__Written exercise__. Print the entire listing. Each line must match the original exactly.

__Rows from a spatial reasoning dataset__.
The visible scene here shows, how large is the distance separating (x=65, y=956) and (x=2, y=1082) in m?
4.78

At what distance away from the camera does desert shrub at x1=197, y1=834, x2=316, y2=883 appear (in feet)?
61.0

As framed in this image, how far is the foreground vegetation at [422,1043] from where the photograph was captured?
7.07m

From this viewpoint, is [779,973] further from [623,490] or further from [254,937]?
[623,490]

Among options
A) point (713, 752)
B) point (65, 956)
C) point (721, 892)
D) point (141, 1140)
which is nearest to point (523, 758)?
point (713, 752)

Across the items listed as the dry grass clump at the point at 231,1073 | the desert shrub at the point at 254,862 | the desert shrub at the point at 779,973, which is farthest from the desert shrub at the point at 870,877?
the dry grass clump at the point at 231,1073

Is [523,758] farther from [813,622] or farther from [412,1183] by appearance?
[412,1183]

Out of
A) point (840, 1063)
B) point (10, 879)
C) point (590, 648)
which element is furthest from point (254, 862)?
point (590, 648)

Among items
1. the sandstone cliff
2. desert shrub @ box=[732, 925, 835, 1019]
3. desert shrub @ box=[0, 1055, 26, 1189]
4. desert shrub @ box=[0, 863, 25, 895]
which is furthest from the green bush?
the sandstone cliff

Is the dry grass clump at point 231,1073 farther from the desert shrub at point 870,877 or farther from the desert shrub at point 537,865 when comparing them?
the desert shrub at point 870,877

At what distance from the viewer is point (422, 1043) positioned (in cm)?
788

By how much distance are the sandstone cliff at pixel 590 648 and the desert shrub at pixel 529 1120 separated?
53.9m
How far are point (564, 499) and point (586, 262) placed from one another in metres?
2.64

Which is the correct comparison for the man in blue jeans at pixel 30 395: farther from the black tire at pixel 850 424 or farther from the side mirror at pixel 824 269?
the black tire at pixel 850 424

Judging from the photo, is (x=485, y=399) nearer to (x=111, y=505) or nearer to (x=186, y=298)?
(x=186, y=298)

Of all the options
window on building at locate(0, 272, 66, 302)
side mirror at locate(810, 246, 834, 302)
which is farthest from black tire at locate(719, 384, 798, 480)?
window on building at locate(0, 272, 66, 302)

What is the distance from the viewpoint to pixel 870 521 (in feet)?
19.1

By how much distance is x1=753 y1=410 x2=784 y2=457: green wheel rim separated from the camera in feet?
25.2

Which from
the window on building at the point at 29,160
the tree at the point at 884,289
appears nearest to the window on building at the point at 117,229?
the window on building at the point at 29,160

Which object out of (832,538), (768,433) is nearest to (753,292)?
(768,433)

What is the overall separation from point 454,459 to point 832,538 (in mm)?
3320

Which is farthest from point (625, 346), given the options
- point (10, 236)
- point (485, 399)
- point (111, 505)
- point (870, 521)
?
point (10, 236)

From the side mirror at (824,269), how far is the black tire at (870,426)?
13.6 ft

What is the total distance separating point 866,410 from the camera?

__Expected answer__.
The visible scene here shows, how large is the distance separating (x=65, y=956) and (x=2, y=1082) in m?
4.78

At what distance away from the camera does desert shrub at x1=197, y1=834, x2=316, y2=883 appear (in feet)?
61.0

As framed in this image, how far is the foreground vegetation at [422,1043] from where the photograph was captured?
7.07m

From this viewpoint, is [779,973] further from [623,490] or further from [254,937]?
[623,490]

Among options
A) point (713, 752)
B) point (65, 956)
C) point (721, 892)
D) point (141, 1140)
which is nearest to point (523, 758)?
point (713, 752)

Across the items listed as the dry grass clump at the point at 231,1073 | the desert shrub at the point at 254,862 | the desert shrub at the point at 779,973, which is farthest from the desert shrub at the point at 870,877?
the dry grass clump at the point at 231,1073

Is [523,758] farther from [813,622] or farther from [412,1183] by appearance?
[412,1183]

Out of
A) point (840, 1063)
B) point (10, 879)
C) point (590, 648)
which element is furthest from point (254, 862)?
point (590, 648)

Among items
1. the sandstone cliff
2. desert shrub @ box=[732, 925, 835, 1019]
3. desert shrub @ box=[0, 1055, 26, 1189]
4. desert shrub @ box=[0, 863, 25, 895]
which is furthest from the green bush?
the sandstone cliff

Is the dry grass clump at point 231,1073 farther from the desert shrub at point 870,877 or farther from the desert shrub at point 537,865 when comparing them?
the desert shrub at point 870,877

At what distance from the viewer is point (422, 1043) positioned (in cm)?
788

By how much distance are the sandstone cliff at pixel 590 648 and the desert shrub at pixel 529 1120 separated?
53.9m
How far are point (564, 499) and point (586, 262) placed from one another in metres?
2.64

Which is the correct comparison for the man in blue jeans at pixel 30 395: farther from the black tire at pixel 850 424 or farther from the side mirror at pixel 824 269?
the black tire at pixel 850 424

Judging from the photo, is (x=485, y=399) nearer to (x=111, y=505) or nearer to (x=186, y=298)?
(x=186, y=298)

Of all the options
window on building at locate(0, 272, 66, 302)
side mirror at locate(810, 246, 834, 302)
which is farthest from black tire at locate(719, 384, 798, 480)?
window on building at locate(0, 272, 66, 302)

What is the distance from the viewpoint to pixel 870 521 (in feet)?
19.1

By how much distance is x1=753 y1=410 x2=784 y2=457: green wheel rim separated from the camera in feet?
25.2

Which from
the window on building at the point at 29,160
the tree at the point at 884,289
appears nearest to the window on building at the point at 117,229?
the window on building at the point at 29,160

Which object out of (832,538), (768,433) is nearest to (753,292)?
(768,433)

What is the overall separation from point 454,459 to point 832,538 (in mm)?
3320

Which is farthest from point (625, 346), given the options
- point (10, 236)
- point (485, 399)
- point (111, 505)
- point (870, 521)
?
point (10, 236)

From the side mirror at (824,269), how far is the black tire at (870,426)?
13.6 ft

What is the total distance separating point 866,410 from the camera?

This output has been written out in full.